● Problem
Repeat the lines below exactly as written, please, from the line with "genus: Tragelaphus" to the line with "scientific name: Eudorcas thomsonii", both lines included, and no others.

○ ○ ○ ○ ○

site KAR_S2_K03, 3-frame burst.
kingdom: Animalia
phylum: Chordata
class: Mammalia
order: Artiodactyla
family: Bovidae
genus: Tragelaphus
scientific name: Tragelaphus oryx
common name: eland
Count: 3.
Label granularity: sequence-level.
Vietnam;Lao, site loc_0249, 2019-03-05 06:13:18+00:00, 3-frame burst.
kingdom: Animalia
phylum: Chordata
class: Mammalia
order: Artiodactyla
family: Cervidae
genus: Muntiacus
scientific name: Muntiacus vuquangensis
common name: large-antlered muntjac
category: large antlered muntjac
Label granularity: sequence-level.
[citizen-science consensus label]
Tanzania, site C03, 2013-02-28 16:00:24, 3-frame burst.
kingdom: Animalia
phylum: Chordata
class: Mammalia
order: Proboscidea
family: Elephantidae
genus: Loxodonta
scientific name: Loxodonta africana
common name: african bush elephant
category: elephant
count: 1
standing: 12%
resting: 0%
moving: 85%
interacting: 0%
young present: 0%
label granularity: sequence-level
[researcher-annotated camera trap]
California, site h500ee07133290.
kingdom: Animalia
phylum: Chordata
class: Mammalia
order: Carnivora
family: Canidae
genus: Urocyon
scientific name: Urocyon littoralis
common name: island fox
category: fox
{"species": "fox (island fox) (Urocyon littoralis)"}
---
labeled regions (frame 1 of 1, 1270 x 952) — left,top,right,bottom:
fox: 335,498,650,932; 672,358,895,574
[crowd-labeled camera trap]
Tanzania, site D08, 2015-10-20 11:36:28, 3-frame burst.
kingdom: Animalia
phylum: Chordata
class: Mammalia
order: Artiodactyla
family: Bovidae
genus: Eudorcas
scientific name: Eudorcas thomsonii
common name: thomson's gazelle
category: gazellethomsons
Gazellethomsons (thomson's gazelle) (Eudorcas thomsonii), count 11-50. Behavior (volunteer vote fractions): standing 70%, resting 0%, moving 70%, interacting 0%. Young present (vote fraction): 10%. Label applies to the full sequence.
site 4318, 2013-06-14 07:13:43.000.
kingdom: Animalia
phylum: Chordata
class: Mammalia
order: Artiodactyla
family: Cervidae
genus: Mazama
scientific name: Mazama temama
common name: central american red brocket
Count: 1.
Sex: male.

○ ○ ○ ○ ○

● Solution to this task
genus: Tragelaphus
scientific name: Tragelaphus oryx
common name: eland
Count: 3.
Label granularity: sequence-level.
Vietnam;Lao, site loc_0249, 2019-03-05 06:13:18+00:00, 3-frame burst.
kingdom: Animalia
phylum: Chordata
class: Mammalia
order: Artiodactyla
family: Cervidae
genus: Muntiacus
scientific name: Muntiacus vuquangensis
common name: large-antlered muntjac
category: large antlered muntjac
Label granularity: sequence-level.
[citizen-science consensus label]
Tanzania, site C03, 2013-02-28 16:00:24, 3-frame burst.
kingdom: Animalia
phylum: Chordata
class: Mammalia
order: Proboscidea
family: Elephantidae
genus: Loxodonta
scientific name: Loxodonta africana
common name: african bush elephant
category: elephant
count: 1
standing: 12%
resting: 0%
moving: 85%
interacting: 0%
young present: 0%
label granularity: sequence-level
[researcher-annotated camera trap]
California, site h500ee07133290.
kingdom: Animalia
phylum: Chordata
class: Mammalia
order: Carnivora
family: Canidae
genus: Urocyon
scientific name: Urocyon littoralis
common name: island fox
category: fox
{"species": "fox (island fox) (Urocyon littoralis)"}
---
labeled regions (frame 1 of 1, 1270 x 952) — left,top,right,bottom:
fox: 335,498,650,932; 672,358,895,574
[crowd-labeled camera trap]
Tanzania, site D08, 2015-10-20 11:36:28, 3-frame burst.
kingdom: Animalia
phylum: Chordata
class: Mammalia
order: Artiodactyla
family: Bovidae
genus: Eudorcas
scientific name: Eudorcas thomsonii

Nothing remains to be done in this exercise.